Vice President Mike Pence, who said through a spokesman he welcomes the challenges, will oversee the joint session of Congress at which this challenge will take place. The challenges will ultimately fail because after House members object to the certification of a state’s slated electors then senators uphold the challenge, the two chambers of Congress retreat and debate and then vote on the challenges. Democrats control the House majority, and even though their majority is slimmer than before November’s elections, it is impossible to see any Democrats breaking ranks — never mind enough to sustain a challenge. Meanwhile, in the Senate, there were already — before Cotton’s statement — more than enough Republicans opposed to the challenges to stop a majority in the GOP-controlled Senate from succeeding. Therefore, the vote is simply symbolic and will not result in the electoral college’s votes to make Democrat Joe Biden the president-elect being overturned or in doubt.

Cotton’s statement continues by explaining that he believes this challenge by Congress to the electoral college is a perversion of the Founders’ intent to have the states run elections, not Congress.

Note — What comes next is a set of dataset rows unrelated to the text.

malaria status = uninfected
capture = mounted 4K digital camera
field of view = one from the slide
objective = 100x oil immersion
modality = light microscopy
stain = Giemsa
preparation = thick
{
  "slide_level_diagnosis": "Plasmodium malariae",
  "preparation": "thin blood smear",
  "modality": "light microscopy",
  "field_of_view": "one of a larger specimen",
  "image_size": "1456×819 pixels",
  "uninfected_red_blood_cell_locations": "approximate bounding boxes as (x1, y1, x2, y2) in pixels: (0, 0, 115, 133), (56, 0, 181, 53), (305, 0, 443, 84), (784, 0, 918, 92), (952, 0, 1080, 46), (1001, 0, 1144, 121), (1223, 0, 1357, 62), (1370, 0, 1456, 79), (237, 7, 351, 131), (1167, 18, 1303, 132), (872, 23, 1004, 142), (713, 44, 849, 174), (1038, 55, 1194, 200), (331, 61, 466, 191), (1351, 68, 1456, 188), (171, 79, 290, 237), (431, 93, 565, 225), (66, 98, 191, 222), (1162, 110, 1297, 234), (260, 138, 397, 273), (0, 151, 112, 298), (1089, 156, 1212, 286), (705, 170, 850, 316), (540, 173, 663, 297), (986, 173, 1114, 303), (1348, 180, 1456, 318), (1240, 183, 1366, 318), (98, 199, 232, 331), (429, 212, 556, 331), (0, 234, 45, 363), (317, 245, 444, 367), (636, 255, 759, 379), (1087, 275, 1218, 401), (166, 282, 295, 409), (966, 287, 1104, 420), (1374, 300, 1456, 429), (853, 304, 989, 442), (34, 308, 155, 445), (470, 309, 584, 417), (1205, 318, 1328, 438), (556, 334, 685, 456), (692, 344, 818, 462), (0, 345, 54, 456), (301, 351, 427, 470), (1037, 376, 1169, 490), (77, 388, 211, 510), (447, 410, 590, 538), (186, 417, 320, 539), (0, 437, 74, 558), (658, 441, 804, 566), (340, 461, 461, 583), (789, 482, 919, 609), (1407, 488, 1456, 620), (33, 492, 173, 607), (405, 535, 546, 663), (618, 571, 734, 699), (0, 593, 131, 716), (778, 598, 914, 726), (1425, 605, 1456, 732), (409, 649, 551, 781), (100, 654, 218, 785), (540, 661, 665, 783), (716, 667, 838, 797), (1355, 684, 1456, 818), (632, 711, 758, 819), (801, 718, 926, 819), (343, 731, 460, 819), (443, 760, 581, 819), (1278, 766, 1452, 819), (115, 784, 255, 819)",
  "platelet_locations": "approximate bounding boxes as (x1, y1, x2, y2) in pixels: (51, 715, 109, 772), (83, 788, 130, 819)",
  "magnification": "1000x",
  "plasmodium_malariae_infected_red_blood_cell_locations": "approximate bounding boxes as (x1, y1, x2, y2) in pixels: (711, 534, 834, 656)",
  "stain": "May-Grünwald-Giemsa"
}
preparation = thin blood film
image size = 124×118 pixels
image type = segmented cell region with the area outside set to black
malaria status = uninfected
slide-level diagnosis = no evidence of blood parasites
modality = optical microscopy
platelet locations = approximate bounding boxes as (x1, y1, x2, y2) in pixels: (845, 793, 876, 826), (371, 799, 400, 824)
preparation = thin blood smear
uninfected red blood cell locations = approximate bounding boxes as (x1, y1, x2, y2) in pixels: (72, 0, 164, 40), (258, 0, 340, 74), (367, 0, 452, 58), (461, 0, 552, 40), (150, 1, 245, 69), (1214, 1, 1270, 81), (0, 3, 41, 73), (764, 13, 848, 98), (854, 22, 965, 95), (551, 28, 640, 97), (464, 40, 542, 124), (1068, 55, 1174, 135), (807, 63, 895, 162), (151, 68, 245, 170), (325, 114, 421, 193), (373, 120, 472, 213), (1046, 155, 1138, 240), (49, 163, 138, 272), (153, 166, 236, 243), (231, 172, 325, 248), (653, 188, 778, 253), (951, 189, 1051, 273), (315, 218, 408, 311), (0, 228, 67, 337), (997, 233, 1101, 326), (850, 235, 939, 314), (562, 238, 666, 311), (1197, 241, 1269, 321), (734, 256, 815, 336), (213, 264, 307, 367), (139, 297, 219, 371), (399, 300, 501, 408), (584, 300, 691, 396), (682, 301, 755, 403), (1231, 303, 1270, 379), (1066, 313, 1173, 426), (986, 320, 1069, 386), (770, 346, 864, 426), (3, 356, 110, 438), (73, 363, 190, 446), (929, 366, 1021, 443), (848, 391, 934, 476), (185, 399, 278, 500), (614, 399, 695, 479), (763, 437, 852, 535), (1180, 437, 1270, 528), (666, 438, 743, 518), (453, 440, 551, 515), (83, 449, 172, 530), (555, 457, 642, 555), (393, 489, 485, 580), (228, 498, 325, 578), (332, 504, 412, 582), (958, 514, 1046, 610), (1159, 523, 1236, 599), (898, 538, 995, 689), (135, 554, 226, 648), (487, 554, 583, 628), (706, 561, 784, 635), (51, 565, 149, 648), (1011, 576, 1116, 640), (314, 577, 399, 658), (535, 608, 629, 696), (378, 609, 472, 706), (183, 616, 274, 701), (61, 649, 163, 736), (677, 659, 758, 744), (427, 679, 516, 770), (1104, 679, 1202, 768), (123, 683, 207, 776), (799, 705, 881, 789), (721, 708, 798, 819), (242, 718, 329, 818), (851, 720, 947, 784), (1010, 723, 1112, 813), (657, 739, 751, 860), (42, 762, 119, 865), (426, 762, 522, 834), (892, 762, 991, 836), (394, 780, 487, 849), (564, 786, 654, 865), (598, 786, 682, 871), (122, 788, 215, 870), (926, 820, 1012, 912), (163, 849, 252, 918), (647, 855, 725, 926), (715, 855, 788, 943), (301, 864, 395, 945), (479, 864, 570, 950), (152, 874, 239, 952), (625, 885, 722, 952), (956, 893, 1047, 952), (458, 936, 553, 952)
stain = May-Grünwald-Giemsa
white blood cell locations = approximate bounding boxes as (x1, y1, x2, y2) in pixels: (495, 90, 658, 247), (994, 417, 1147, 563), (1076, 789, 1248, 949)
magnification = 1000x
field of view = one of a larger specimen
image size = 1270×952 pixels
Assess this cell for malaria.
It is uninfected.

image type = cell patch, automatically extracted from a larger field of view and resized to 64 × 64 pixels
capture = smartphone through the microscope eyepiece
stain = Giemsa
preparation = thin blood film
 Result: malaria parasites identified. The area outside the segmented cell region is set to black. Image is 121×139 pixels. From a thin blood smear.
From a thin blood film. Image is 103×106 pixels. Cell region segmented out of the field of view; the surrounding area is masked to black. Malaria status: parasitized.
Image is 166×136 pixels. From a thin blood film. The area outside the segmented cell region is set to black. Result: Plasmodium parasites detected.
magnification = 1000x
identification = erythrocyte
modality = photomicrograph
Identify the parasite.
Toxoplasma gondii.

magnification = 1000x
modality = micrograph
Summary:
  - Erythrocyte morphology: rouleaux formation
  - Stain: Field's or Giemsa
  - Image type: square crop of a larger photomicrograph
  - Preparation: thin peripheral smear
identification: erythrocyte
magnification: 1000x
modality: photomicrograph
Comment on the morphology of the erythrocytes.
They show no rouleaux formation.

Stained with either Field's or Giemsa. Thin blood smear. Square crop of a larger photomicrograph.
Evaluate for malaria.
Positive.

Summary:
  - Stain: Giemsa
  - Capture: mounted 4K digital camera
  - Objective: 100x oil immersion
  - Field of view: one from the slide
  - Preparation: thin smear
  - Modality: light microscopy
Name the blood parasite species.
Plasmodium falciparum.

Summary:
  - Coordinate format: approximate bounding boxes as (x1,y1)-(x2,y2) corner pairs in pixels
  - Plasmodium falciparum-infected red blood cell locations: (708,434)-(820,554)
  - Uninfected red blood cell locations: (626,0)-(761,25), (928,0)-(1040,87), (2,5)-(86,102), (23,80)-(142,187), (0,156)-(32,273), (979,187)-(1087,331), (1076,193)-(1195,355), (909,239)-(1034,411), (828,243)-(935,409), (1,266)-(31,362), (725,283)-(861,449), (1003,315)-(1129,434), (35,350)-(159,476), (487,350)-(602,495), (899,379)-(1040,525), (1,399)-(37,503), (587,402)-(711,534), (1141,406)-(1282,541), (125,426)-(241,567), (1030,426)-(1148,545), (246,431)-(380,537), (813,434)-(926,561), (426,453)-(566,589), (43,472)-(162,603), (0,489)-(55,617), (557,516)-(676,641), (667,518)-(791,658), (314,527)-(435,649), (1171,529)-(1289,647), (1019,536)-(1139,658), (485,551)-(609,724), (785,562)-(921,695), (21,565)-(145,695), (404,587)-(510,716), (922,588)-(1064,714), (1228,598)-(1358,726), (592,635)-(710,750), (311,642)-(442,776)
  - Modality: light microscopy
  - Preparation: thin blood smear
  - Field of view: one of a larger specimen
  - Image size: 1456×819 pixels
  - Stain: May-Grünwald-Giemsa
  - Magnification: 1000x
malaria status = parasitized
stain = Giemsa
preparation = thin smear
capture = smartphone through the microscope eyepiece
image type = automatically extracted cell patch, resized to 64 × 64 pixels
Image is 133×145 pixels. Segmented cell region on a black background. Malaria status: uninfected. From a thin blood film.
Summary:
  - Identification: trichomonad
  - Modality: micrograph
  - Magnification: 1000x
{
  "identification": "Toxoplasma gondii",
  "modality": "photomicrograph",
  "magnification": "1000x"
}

“Nevertheless, the Founders entrusted our elections chiefly to the states — not Congress. They entrusted the election of our president to the people, acting through the Electoral College — not Congress,” Cotton said. “And they entrusted the adjudication of election disputes to the courts — not Congress. Under the Constitution and federal law, Congress’s power is limited to counting electoral votes submitted by the states.”

As such, Cotton said, he believes this could create dangerous precedents that Democrats would all but certainly abuse in the future when it benefitted them politically.

“If Congress purported to overturn the results of the Electoral College, it would not only exceed that power but also establish unwise precedents,” Cotton said. “First, Congress would take away the power to choose the president from the people, which would essentially end presidential elections and place that power in the hands of whichever party controls Congress. Second, Congress would imperil the Electoral College, which gives small states like Arkansas a voice in presidential elections. Democrats could achieve their longstanding goal of eliminating the Electoral College in effect by refusing to count electoral votes in the future for a Republican president-elect. Third, Congress would take another big step toward federalizing election law, another long-standing Democratic priority that Republicans have consistently opposed.”

Because of all of this, and because this effort will not succeed anyway because supporters of it do not have the votes to pull it off, Cotton says he will not back the challenges. He concluded his statement as well by saying he thanks President Donald Trump for all of his successes during his administration and believes in what Trump accomplished, which is why he campaigned for him perhaps more than any other GOP senator — Cotton regularly cut ads that he paid for and aired in battleground states backing up Trump, something most other senators did not do.

“Thus, I will not oppose the counting of certified electoral votes on January 6,” Cotton said. “I’m grateful for what the president accomplished over the past four years, which is why I campaigned vigorously for his reelection. But objecting to certified electoral votes won’t give him a second term — it will only embolden those Democrats who want to erode further our system of constitutional government.”